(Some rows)
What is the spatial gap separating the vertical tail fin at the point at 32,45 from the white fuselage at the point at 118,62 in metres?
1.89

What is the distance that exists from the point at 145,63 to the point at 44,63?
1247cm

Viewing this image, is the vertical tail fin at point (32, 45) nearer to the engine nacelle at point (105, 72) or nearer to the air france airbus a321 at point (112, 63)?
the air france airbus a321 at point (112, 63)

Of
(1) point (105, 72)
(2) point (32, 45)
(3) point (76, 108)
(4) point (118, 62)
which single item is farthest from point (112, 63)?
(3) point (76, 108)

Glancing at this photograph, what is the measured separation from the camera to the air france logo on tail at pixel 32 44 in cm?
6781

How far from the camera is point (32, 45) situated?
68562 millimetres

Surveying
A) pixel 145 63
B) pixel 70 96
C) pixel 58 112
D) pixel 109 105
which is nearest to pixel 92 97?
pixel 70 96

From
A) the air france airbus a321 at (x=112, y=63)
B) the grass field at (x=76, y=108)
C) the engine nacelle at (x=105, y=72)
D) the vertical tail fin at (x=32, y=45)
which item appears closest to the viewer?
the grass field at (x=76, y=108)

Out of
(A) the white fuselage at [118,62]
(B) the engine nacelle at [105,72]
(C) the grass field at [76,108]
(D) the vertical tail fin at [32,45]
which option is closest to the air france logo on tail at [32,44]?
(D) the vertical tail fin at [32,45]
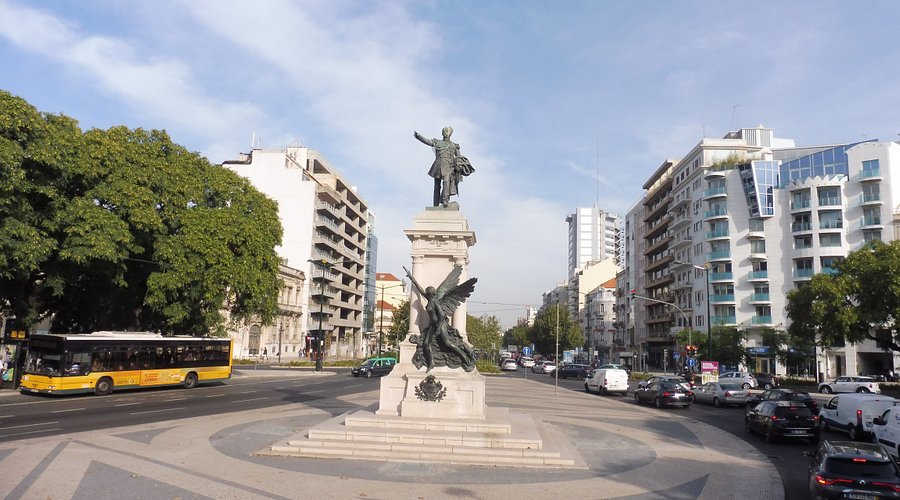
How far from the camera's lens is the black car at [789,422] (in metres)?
17.0

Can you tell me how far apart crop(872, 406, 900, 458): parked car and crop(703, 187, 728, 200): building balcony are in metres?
54.3

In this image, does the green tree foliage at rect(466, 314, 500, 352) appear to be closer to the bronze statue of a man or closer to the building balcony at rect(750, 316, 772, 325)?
the building balcony at rect(750, 316, 772, 325)

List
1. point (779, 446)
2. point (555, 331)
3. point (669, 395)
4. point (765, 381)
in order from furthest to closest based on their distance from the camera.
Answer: point (555, 331) < point (765, 381) < point (669, 395) < point (779, 446)

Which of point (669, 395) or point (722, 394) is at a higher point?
point (669, 395)

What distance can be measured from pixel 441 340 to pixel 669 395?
17.3m

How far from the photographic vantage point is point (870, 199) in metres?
57.2

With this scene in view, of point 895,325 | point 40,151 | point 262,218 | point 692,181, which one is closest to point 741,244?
point 692,181

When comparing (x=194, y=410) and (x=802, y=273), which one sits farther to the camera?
(x=802, y=273)

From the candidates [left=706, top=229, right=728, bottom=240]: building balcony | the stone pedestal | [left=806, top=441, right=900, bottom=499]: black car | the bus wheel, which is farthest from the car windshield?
[left=706, top=229, right=728, bottom=240]: building balcony

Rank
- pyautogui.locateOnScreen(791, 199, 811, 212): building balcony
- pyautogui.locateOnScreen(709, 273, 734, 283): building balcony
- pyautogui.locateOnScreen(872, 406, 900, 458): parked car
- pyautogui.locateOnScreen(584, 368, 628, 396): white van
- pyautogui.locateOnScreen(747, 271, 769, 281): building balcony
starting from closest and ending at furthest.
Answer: pyautogui.locateOnScreen(872, 406, 900, 458): parked car
pyautogui.locateOnScreen(584, 368, 628, 396): white van
pyautogui.locateOnScreen(791, 199, 811, 212): building balcony
pyautogui.locateOnScreen(747, 271, 769, 281): building balcony
pyautogui.locateOnScreen(709, 273, 734, 283): building balcony

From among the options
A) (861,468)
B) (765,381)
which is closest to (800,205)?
(765,381)

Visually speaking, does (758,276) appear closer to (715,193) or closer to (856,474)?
(715,193)

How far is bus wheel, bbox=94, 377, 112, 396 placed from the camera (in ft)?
87.4

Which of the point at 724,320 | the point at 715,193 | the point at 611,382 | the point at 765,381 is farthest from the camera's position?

## DIRECTIONS FOR THIS TASK
Present every line of the rows above as a numbered list, skipping blank lines. Leave the pictures out.

## REPLY TO THE EXERCISE
1. What is the spatial gap separating the vertical tail fin at the point at 32,45 from the white fuselage at the point at 118,62 in metres?
2. 1.89
3. What is the distance that exists from the point at 145,63 to the point at 44,63?
4. 1247cm
5. Viewing this image, is the vertical tail fin at point (32, 45) nearer to the engine nacelle at point (105, 72) or nearer to the air france airbus a321 at point (112, 63)?
6. the air france airbus a321 at point (112, 63)
7. Of
8. (1) point (105, 72)
9. (2) point (32, 45)
10. (3) point (76, 108)
11. (4) point (118, 62)
12. which single item is farthest from point (112, 63)?
13. (3) point (76, 108)
14. Glancing at this photograph, what is the measured separation from the camera to the air france logo on tail at pixel 32 44 in cm?
15. 6781
16. How far from the camera is point (32, 45) situated?
17. 68562 millimetres
18. Surveying
19. A) pixel 145 63
20. B) pixel 70 96
21. C) pixel 58 112
22. D) pixel 109 105
23. which is nearest to pixel 92 97?
24. pixel 70 96
25. From
26. A) the air france airbus a321 at (x=112, y=63)
27. B) the grass field at (x=76, y=108)
28. C) the engine nacelle at (x=105, y=72)
29. D) the vertical tail fin at (x=32, y=45)
30. which item appears closest to the viewer?
31. the grass field at (x=76, y=108)
32. Out of
33. (A) the white fuselage at [118,62]
34. (B) the engine nacelle at [105,72]
35. (C) the grass field at [76,108]
36. (D) the vertical tail fin at [32,45]
37. which option is closest to the air france logo on tail at [32,44]?
38. (D) the vertical tail fin at [32,45]
39. How far from the camera's lens is the black car at [789,422] (in metres)?
40. 17.0
41. Can you tell me how far apart crop(872, 406, 900, 458): parked car and crop(703, 187, 728, 200): building balcony are in metres?
42. 54.3
43. In this image, does the green tree foliage at rect(466, 314, 500, 352) appear to be closer to the bronze statue of a man or closer to the building balcony at rect(750, 316, 772, 325)?
44. the building balcony at rect(750, 316, 772, 325)
45. List
46. 1. point (779, 446)
47. 2. point (555, 331)
48. 3. point (669, 395)
49. 4. point (765, 381)
50. in order from furthest to closest based on their distance from the camera.
51. Answer: point (555, 331) < point (765, 381) < point (669, 395) < point (779, 446)
52. Which of point (669, 395) or point (722, 394) is at a higher point?
53. point (669, 395)
54. What distance can be measured from pixel 441 340 to pixel 669 395?
55. 17.3m
56. How far from the photographic vantage point is point (870, 199) in metres?
57. 57.2
58. With this scene in view, of point 895,325 | point 40,151 | point 262,218 | point 692,181, which one is closest to point 741,244?
59. point 692,181
60. When comparing (x=194, y=410) and (x=802, y=273), which one sits farther to the camera?
61. (x=802, y=273)
62. From the candidates [left=706, top=229, right=728, bottom=240]: building balcony | the stone pedestal | [left=806, top=441, right=900, bottom=499]: black car | the bus wheel, which is farthest from the car windshield?
63. [left=706, top=229, right=728, bottom=240]: building balcony
64. Rank
65. - pyautogui.locateOnScreen(791, 199, 811, 212): building balcony
66. - pyautogui.locateOnScreen(709, 273, 734, 283): building balcony
67. - pyautogui.locateOnScreen(872, 406, 900, 458): parked car
68. - pyautogui.locateOnScreen(584, 368, 628, 396): white van
69. - pyautogui.locateOnScreen(747, 271, 769, 281): building balcony
70. starting from closest and ending at furthest.
71. Answer: pyautogui.locateOnScreen(872, 406, 900, 458): parked car
72. pyautogui.locateOnScreen(584, 368, 628, 396): white van
73. pyautogui.locateOnScreen(791, 199, 811, 212): building balcony
74. pyautogui.locateOnScreen(747, 271, 769, 281): building balcony
75. pyautogui.locateOnScreen(709, 273, 734, 283): building balcony
76. From among the options
77. A) (861,468)
78. B) (765,381)
79. which is closest to (800,205)?
80. (765,381)
81. Visually speaking, does (758,276) appear closer to (715,193) or closer to (856,474)?
82. (715,193)
83. How far is bus wheel, bbox=94, 377, 112, 396 placed from the camera (in ft)?
84. 87.4
85. Which of the point at 724,320 | the point at 715,193 | the point at 611,382 | the point at 765,381 is farthest from the camera's position?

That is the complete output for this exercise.